NUS: Setting The Record Straight

Imagine my surprise when I opened a newspaper and loaded up Twitter to find my campaign – the NUS LGBT+ campaign – being called out by our community for saying that gay men no longer face oppression.

I can assure you that being punched on that bus was a reminder that we certainly do. But we also have to look past the headlines and I want to set the record straight.

Week after week there are endless stories criticising the National Union of Students. We seem to be an easy punching bag. Maybe it’s because we make mistakes.

Maybe it’s because we’re often younger activists who are still developing the confidence and the thicker skin that past generations had.

Or maybe it’s because we often go against the grain, are early to identify issues within society that need fixing and more eager and ready to challenge it than other, more establishment, organisations in the UK, and in fact, the world.

So when it came to our conference just a few weeks ago, the biggest gathering of LGBT+ people in Europe, there was lots of ground-breaking campaigns and ideas to discuss.

We’re fighting to open up sport to LGBT people, we’re talking about how to make education better and stamp out bullying in colleges and universities and how we ensure Trans people are heard. These are issues that LGBT+ people are facing every day – and yet what does the media pick up on?

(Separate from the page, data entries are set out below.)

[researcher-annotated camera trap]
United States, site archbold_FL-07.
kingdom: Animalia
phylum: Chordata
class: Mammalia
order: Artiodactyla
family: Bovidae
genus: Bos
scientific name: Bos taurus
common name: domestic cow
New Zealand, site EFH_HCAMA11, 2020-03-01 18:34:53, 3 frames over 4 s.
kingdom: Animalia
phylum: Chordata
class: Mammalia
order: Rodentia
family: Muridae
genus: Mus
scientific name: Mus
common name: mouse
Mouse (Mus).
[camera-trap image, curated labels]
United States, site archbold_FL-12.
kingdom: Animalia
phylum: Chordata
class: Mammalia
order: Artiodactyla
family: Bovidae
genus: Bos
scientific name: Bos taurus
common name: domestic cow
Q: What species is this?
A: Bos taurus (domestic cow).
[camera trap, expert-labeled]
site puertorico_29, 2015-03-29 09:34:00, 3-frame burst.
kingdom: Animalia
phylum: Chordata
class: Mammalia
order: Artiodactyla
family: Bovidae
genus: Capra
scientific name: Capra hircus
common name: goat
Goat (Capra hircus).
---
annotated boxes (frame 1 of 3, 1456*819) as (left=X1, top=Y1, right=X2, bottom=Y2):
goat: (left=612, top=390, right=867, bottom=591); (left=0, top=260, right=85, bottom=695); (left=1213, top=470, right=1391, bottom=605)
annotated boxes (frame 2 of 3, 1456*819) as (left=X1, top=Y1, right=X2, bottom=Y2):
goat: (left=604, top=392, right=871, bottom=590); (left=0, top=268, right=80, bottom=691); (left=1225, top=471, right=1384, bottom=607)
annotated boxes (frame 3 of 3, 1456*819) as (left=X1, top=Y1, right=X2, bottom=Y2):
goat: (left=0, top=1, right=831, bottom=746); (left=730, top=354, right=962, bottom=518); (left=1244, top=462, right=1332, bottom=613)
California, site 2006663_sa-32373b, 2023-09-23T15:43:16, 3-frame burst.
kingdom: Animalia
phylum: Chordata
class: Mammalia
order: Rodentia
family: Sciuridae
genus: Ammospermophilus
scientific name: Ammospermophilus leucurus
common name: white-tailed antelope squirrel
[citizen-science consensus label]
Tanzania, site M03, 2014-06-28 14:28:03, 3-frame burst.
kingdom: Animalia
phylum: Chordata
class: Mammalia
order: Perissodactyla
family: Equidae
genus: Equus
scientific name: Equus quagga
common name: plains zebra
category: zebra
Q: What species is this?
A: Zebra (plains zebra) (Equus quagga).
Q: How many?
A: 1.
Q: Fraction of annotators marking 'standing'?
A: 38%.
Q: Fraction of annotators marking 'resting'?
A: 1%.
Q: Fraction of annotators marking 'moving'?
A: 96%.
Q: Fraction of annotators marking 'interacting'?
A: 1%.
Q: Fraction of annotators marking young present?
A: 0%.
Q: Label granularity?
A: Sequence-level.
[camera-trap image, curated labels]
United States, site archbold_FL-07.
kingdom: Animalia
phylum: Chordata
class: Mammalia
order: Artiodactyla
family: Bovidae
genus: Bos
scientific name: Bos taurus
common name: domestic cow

One line, in one motion that is actually an incredibly detailed (and quite boring if I say so myself) constitutional change to the way we elect people to sit on committees.

What this motion was about was not ‘chucking gay men’ out of the LGBT+ campaign but instead looking at whether we are truly representative of all LGBT+ people.

The motion isn’t worded very well I’ll grant you that – but what it is trying to argue is looking at LGBT campaigns and communities across the country there is trend that they have been dominated historically by cis (ie, non-trans), gay white men.

In order to eo ensure minority voices are not excluded, specific roles on committees have been created for women, bi people, black people, Trans people and so on.

Other places were designated ‘open’ (available to anyone), and very often these were taken up by gay men, but crucially were not restricted to them. That’s about it.

Hardly that controversial and as a gay man, I’m proud to have represented campaigns, for all LGBT+ people, for many years and I know that will continue.

But what we’re talking about is recognising the vast diversity of our movement and that there are people who are worse off, more marginalised and less supported than others – even within our own community... 

Rob Young, Pink News. 

Pink News headline to the earlier story on this said in inverted commas; 'NUS tells LGBT societies to abolish gay men’s reps because ‘they don’t face oppression’'

The article contained the full quote from the motion; 'The reps system exists to ensure that societies committees can always have a reserved place for groups which disproportionately face oppression within the LGBT+ community.

'Gay men do not face oppression as gay men within the LGBT+ community and do not need a reserved place on society committees.'

The article now has over 2,700 reader comments (a record?)

Most seemed to be talking about the silly headline.